O adamlar, buruşuk onca parmak izi
Hayatta ilk sabıkam herkes gibi aşktı
Ama ben her suç gibi bunu da razılığımla sevdim.
Dışımda bir ses;
-Bugün sıra kimde?
-Biliyorum!
Gündüzü bir gazetenin cinayet manşetiyle örtüp
Cılız lamba altında gelecek kovalayan sokak kızlarının
Bel altında namus arayanlar.
(Pardon, siz pezevenk misiniz?)
Sıfatı köse oğlan çocuklarının lise bahçelerinde havalandırdığı
Uçarı hayalleri, haksız isyan sanıp, falaka da terbiye edenler.
Ve..
Kim vurduya giden özgürlükleri, altı yaş grubuna masal diye okutup
Göbeğinde koskoca dünyayı gezdirenler.
Onlar beni duymadı!
Kördüler,
Sağırdılar
Lâldılar
Ortaçağ maymunları.
-Çok korkuyorum, beni saklar mısın?
-Birazdan herkes ölecek yine uyuyacaksın.

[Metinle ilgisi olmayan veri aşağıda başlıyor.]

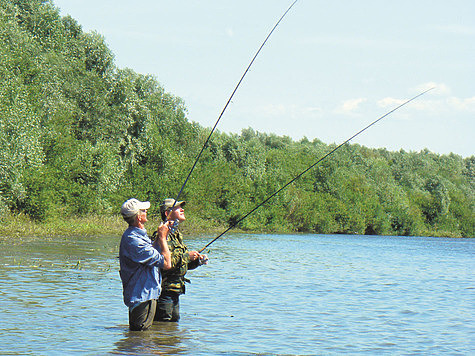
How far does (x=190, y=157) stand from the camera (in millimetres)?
66125

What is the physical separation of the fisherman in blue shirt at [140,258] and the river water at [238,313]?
70 cm

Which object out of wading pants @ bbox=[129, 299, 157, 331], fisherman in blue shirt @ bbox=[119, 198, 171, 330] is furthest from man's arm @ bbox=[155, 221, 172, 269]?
wading pants @ bbox=[129, 299, 157, 331]

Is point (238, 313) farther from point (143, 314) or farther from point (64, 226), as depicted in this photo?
point (64, 226)

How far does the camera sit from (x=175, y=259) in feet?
27.1

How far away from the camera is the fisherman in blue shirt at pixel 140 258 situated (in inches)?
297

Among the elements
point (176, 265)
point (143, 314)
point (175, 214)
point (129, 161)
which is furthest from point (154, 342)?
point (129, 161)

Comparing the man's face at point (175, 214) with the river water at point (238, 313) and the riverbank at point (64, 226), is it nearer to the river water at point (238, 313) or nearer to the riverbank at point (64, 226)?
the river water at point (238, 313)

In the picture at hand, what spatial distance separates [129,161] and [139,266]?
42.8m

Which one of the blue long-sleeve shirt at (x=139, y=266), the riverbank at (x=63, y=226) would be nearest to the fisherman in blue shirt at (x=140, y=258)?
the blue long-sleeve shirt at (x=139, y=266)

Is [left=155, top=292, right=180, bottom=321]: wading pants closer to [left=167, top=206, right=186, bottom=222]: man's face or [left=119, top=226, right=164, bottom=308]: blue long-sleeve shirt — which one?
[left=119, top=226, right=164, bottom=308]: blue long-sleeve shirt

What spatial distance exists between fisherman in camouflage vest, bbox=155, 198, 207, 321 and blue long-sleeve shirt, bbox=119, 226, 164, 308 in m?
0.43

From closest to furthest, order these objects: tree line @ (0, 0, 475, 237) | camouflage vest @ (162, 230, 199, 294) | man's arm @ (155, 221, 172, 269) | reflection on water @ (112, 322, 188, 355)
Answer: man's arm @ (155, 221, 172, 269) < reflection on water @ (112, 322, 188, 355) < camouflage vest @ (162, 230, 199, 294) < tree line @ (0, 0, 475, 237)

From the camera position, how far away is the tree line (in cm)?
3412

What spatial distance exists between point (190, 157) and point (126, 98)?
19.5 m
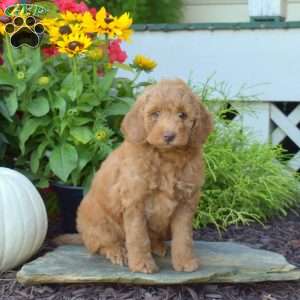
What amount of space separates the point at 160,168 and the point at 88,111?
1.01 m

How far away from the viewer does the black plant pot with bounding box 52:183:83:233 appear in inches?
170

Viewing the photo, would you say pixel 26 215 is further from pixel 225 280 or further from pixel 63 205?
pixel 225 280

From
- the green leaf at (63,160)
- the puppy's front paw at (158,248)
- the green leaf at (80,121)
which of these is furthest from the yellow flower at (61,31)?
the puppy's front paw at (158,248)

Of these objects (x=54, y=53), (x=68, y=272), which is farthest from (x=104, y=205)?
(x=54, y=53)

Hangarlarımda saklı yığınla düşünce çıkmak için zorlarken kendini
Et pazarlarında fahiş fiyata sahibini bekleyen it gibi hırıltım.
Ve bakıyorum da şimdi;
Tahtaların kıymıklı simasına
Tabutu andıran solgunluk
Sahi,
Hiç bu kadar kırmızı ağlamış mıydı kan?
Topraktan bir ses;
-Benden başka kim vardı?
-Yüzümü hatırlamıyorum!
Sevdim deyipte kalbe çürük raporu verenler adına
Bugün yaşamıyorum...
... sözden önce gövdeye iner boşluk gözden önce kalbe indiği gibi hayat dudak kenarına teyellenmiş her tebessüm tüttürülen k/ayıpların acısını savurur
o an bir yaradır kabuk elden ele gezinir akılda ezilir yaşamın istisnasıdır yaradılış aslında yaratan kadar yalnız
her şey perdesiz bir sahnede başladı alkışsız akıl oyunlarının tek kişilik galasında...

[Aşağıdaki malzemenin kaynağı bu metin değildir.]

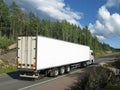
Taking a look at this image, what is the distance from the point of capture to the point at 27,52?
21.3 meters

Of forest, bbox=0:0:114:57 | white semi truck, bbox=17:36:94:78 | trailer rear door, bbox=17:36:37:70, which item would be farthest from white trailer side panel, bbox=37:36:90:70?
forest, bbox=0:0:114:57

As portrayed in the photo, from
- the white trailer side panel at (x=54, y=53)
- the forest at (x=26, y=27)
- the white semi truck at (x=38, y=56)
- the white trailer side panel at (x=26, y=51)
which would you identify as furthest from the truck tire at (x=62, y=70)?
the forest at (x=26, y=27)

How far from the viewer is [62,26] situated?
118 metres

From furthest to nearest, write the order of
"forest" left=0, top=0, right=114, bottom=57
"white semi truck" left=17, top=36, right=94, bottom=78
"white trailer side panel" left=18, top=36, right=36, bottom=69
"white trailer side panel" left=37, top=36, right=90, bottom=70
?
"forest" left=0, top=0, right=114, bottom=57 < "white trailer side panel" left=37, top=36, right=90, bottom=70 < "white trailer side panel" left=18, top=36, right=36, bottom=69 < "white semi truck" left=17, top=36, right=94, bottom=78

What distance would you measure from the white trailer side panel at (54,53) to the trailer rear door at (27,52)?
46 centimetres

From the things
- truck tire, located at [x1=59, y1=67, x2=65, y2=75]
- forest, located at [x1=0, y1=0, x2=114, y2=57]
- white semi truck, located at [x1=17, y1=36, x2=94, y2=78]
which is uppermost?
forest, located at [x1=0, y1=0, x2=114, y2=57]

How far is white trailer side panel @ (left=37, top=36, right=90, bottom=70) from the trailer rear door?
1.51 ft

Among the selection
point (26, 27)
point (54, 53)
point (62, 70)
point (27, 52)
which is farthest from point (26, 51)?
point (26, 27)

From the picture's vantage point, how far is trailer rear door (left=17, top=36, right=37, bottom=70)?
20870mm

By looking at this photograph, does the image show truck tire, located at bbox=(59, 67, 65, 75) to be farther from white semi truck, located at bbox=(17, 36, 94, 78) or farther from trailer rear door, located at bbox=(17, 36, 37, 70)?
trailer rear door, located at bbox=(17, 36, 37, 70)

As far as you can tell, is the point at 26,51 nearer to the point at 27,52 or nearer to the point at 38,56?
the point at 27,52

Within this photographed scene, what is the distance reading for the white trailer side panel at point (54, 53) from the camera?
21.1 metres

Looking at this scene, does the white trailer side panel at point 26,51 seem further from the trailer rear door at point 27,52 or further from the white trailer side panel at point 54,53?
the white trailer side panel at point 54,53

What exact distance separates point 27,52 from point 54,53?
3369 mm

...ben ki hangi bensem bilemedim, aklın kayıplarını kocaman bir gökyüzü arama sevdasında...
sevgi ile...
ben bu sayfaya ne zaman gelsem ......çı-ka-mı-yor-um..........

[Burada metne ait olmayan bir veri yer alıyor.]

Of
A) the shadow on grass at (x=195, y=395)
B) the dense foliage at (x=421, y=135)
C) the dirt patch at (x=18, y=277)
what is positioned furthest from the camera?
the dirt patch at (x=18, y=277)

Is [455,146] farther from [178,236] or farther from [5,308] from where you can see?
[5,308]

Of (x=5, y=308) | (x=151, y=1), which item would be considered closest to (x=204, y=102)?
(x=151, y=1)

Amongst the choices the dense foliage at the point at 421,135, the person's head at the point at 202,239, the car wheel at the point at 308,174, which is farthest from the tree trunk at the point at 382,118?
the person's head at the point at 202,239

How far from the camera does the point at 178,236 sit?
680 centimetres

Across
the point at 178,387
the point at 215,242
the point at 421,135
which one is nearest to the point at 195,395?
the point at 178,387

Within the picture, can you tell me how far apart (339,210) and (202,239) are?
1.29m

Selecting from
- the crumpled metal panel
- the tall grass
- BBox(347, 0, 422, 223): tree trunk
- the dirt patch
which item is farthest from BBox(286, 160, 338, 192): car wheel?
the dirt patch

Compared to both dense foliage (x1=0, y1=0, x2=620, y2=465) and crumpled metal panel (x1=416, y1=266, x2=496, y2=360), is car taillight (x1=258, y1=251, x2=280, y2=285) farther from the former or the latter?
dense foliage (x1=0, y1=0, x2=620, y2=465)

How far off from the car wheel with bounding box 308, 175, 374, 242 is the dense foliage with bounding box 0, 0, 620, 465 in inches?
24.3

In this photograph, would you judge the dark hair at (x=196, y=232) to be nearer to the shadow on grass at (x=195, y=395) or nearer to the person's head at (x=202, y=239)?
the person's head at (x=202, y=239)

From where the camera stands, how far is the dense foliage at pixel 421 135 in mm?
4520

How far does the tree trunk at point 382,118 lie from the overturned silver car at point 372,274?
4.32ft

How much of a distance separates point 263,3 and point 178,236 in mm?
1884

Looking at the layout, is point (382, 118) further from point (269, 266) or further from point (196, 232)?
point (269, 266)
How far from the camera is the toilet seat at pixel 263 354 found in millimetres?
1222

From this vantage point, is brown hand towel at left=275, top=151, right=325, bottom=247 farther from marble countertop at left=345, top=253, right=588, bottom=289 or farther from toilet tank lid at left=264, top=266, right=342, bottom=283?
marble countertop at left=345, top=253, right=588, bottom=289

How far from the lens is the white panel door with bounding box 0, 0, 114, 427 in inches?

harikaydın yine hakan geceme damga vurdu şiirin
sevgimle canım👍👍 daha kaç tur dönmeli bilmem
şair en ipe sapa gelmez zamanlarda bile ânı duyumsayandır üstelik ân'da..acısını sevincini öfkesini her bir yana bulayabilendir..iz avcısıdır iz bırakır her avında..şair hergün baktığımız sokağa bir başka pencere açtırabilendir..ve kendi gözlerini bizimkiyle değiştirebilme yetisine sahip olabilendir..
her göz başka bir dünya..
(satır arası diyaloglar apayrı bir tatdı)
tebriklerim çok şair..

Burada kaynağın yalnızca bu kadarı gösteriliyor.